GRFPU High-Performance Floating-Point Unit

Overview

The GRFPU is an IEEE-754 compliant floating-point unit, supporting both single and double precision operands. The advanced design combines high throughput with low latency. The host interface is clean and versatile, simplifying the interfacing to processor pipelines and DSPs. The accuracy and convergence of the FPU algorithms have been proven mathematically, and the implementation has been validated with more than 20 million test vectors.
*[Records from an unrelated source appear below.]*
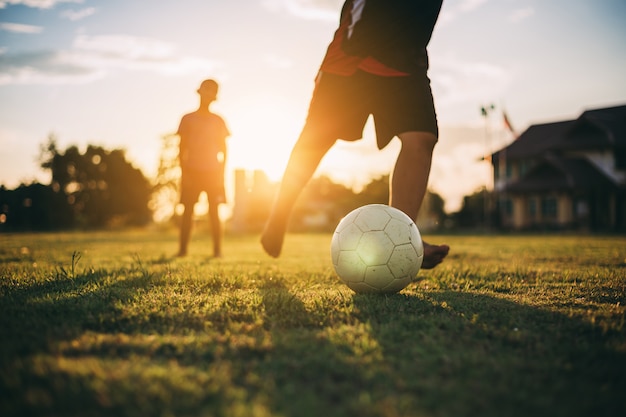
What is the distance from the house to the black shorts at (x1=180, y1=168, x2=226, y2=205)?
96.6 ft

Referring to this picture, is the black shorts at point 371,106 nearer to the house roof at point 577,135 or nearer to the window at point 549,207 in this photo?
the house roof at point 577,135

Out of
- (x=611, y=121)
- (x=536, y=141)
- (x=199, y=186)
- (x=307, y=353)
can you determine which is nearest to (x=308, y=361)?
(x=307, y=353)

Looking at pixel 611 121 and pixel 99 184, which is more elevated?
pixel 611 121

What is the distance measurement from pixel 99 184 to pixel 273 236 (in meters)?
54.9

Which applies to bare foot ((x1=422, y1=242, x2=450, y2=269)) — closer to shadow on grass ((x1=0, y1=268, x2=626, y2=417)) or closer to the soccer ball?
the soccer ball

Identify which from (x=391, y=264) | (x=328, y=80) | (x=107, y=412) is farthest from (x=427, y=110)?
(x=107, y=412)

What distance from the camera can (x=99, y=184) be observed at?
53.0 m

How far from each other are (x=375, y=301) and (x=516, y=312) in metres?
0.74

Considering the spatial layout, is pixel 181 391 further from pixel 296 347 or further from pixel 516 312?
pixel 516 312

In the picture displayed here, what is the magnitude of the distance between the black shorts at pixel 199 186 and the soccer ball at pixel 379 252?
13.5ft

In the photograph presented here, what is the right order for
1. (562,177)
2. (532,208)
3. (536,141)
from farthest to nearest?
(536,141)
(532,208)
(562,177)

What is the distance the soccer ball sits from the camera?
Answer: 9.39 ft

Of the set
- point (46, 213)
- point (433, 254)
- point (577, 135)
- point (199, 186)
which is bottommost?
point (433, 254)

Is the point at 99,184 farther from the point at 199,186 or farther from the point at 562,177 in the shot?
the point at 199,186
  • IEEE-754 compliant, supporting all rounding modes and exceptions
  • Operations: add, subtract, multiply, divide, square-root, convert, compare, move, abs, negate
  • Data formats: single and double precision (32- and 64-bit floats)
  • Fully pipelined, 3 clock cycles latency for all operations except divide and square-root
  • Non-blocking parallel execution of divide and square-root operations
  • Clean and versatile interface
  • LEON FP Control unit available
  • Supports all SPARC V8 floating-point instructions
  • 250 MHz (250 MFLOPS) on a typical 0.13um standard cell process using less than 100 kgates
  • Fault-tolerant (FT) version available

Operation

Functional Description The GRFPU performs operations on single and double precision floating-point operands. All operations are IEEE-754 compliant, with exception of denormalized numbers which are flushed to zero. The specified four rounding modes and the detection of exception conditions is fully supported.

alt

An FPU operation is started by providing the operands, opcode and rounding mode on a rising clock edge. The result and the exception flags will be available three clocks later. The FPU is fully pipelined and a new operation can be started every clock cycle. The only exceptions are the FDIV and FSQRT instructions which require between 15 and 24 clock cycles to complete, and which are not pipelined. They are however calculated in a separate non-blocking execution unit, allowing all other operations to be performed in parallel without stalling the FPU pipeline. The table below summarises the throughput and latency of the supported operations:

Operation Throughput Latency Description
FADDS, FADDD, FSUBS, FSUBD, FMULS, FMULD, FSMULD 1 3 Add, subtract, multiply
FITOS, FITOD, FSTOI, FDTOI, FSTOD, FDTOS 1 3 Convert between floats and integers
FCMPS, FCMPD, FCMPES, FCMPED 1 3 Compare
FDIVS/FDIVD 15/16 15/16 Divide (single/double)
FSQRTS/FSQRTD 23/24 23/24 Square-root (single/double)

Validation

The GRFPU core has been extensively validated with a large set of test vectors. Special test programs such as TestFloat, UCBTEST and IEEE CC754 has been used, as well as floating-point based application software.

LEON FPU Control Unit

The GRFPU can be attached to LEON processors through the LEON FPU Control unit (GRFPC). The control unit receives SPARC FPU instructions (FPOP) from the LEON integer unit, and schedules them for execution by the FPU. The FPOPs are executed in parallel with other integer instructions, the LEON pipeline is only stalled in case of operand or resource conflicts. The GRFPC also includes the FPU register file, the processor floating-point status register (FSR) and a deferred trap queue. The GRFPC is available for all versions of the LEON processor.

alt

Fault-tolerance

The fault-tolerant version of GRFPU and GRFPC includes SEU protection by design.

Documentation

Document File Date
GRFPU/GRFPC White Paper grfpu_wp.pdf 6-Jul-2004
GRFPU presentation from DASIA 2004 grfpu_dasia.pdf 6-Jul-2004

For evaluation purposes, Xilinx and Altera netlists of GRFPC/GRFPU for LEON2/3 are available from the LEON download page.

Availability

GRFPU and GRFPC are available immediately and licensed together.

The GRFPU has been used several critical applications, in particular in the Aeroflex UT699, UT699E and UT700 devices as well as in our GR740 device.